POR UNS DÓLARES A MAIS, resenha

POR UNS DÓLARES A MAIS, resenha
Miguel Carqueija

Resenha do filme “Por uns dólares a mais” (Per qualche dollaro in piú). Itália, Produzione Europee Associati, United Artists, 1965. Produção: Alberto Grimaldi. Direção: Sergio Leone. Roteiro: Sergio Leone, Fulvio Morsella, Luciano Vincenzoni, Sergio Donati, Enzo Dell’Aquila e Fernando di Leo. Música: Ennio Morricone. Fotografia: Massimo Dalamano. Com Clint Eastwood, Lee Van Cleef, Gian Maria Volonte, Mara Krup, Luigi Pistilli, Klaus Kinski, Joseph Egger, Panos Papadopolus, Benito Stefanelli, Roberto Camardiel, Aldo Sambrell, Luis Rodrigues e Mario Brega. 132 minutos.

O faroeste italiano se popularizou da década de 1960, não sei se tem antecedentes, mas a sua característica principal é o aspecto mais “sujo”, digamos, como ausência dos “mocinhos” heroicos, aspecto mais desleixado dos personagens (como barbas por fazer, o que aliás combina com a rusticidade do ambiente), o grau elevado de violência.
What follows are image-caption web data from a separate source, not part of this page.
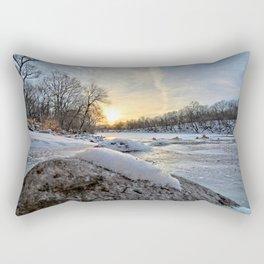 Down the Frozen River 2 Rectangular Pillow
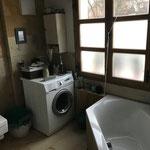 Bad mit Platz für Waschmaschine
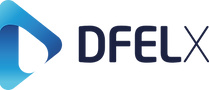 logoDFELx.png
Os protagonistas tendem ao cinismo.
Embora a crítica da época não olhasse os “spaguetti-westerns” como eram conhecidos, com bons olhos, o diretor Sergio Leone acabou se consagrando e realmente, por esta amostra, ele era um cineasta competente. Os personagens são bem delineados, há cenas interessantíssimas, o clima fatídico é mantido do início ao fim. É claro, não é uma história edificante. Os supostos heróis, Monco e o Coronel Mortimer (Eastwood e Lee Van Cleef) não passam de caçadores de recompensas pouco escrupulosos que caçam um bandoleiro conhecido como Indio (Volonté), que chefia uma quadrilha numerosa, quinze elementos, e que realiza um audacioso roubo a banco.
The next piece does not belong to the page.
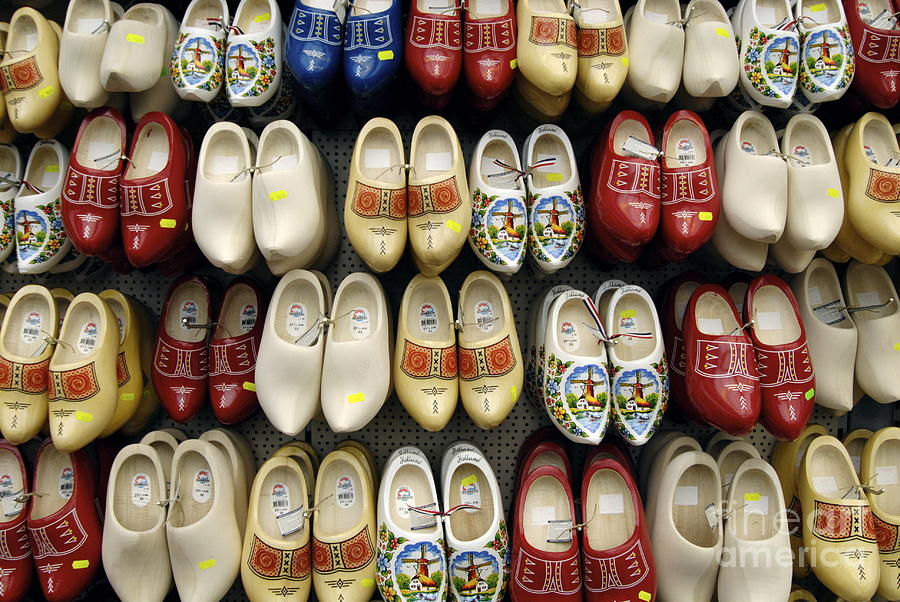 Wooden Photograph - Wooden Shoes by Ed Rooney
Mortimer é frio, concentrado, sinistro. Ele na verdade, no caso específico, não está somente atrás de recompensa, mas tem contas a ajustar com Indio. Tendo lutado na guerra civil, Mortimer sabe atirar muito bem com vários tipos de armas. Monco também é frio e capaz de matar facilmente. Eles têm seu egoísmo também e vêem-se mutuamente como empecilhos. Mesmo assim, pela dificuldade em enfrentar uma quadrilha com quinze membros, depois de tentarem intimidar um ao outro acabam fazendo uma aliança meio frágil. No decorrer da trama terminam mais amigos porém nem por isso ficam juntos.
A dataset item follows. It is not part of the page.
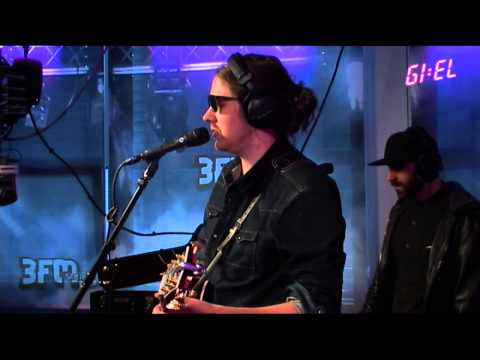 Jamie N Commons & The X Ambassadors - Stay With Me (Sam Smith Cover)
Então, a rigor ninguém presta na película, embora os espectadores sejam levados a torcer pela dupla. Lee Van Cleef interpreta muito bem o fleumático mas mortífero coronel, com seu cachimbo e seus truques. Clint Eastwood também está ótimo no seu papel de anti-herói, que não é a mesma coisa que vilão. O anti-herói combate os vilões mas ele é, em si, um herói às avessas, por não seguir os códigos de ética dos heróis. Assim, eles matam sem remorso e sem compaixão pelos inimigos, e como os inimigos são piores do que eles, os espectadores também não têm pena.
Assim, embora muito bem feito, este faroeste reflete faces desagradáveis dos seres humanos.
Existem pontos fracos na trama. Por exemplo, o sumiço dos habitantes do vilarejo onde se dão os derradeiros confrontos. E a incoerência de serem os dois caçadores de recompensa capturados e não mortos: são apenas espancados e aprisionados. Isso permite que depois escapem e não pouparão os bandidos. Ou seja, os bandidos não seguem sua própria lógica e tardiamente tentarão matar a dupla.
Charme à parte é a música assobiada do famoso Ennio Morricone, recentemente falecido. Morricone é autor de notáveis trilhas sonoras de faroestes italianos.

Rio de Janeiro, 18 de novembro de 2020.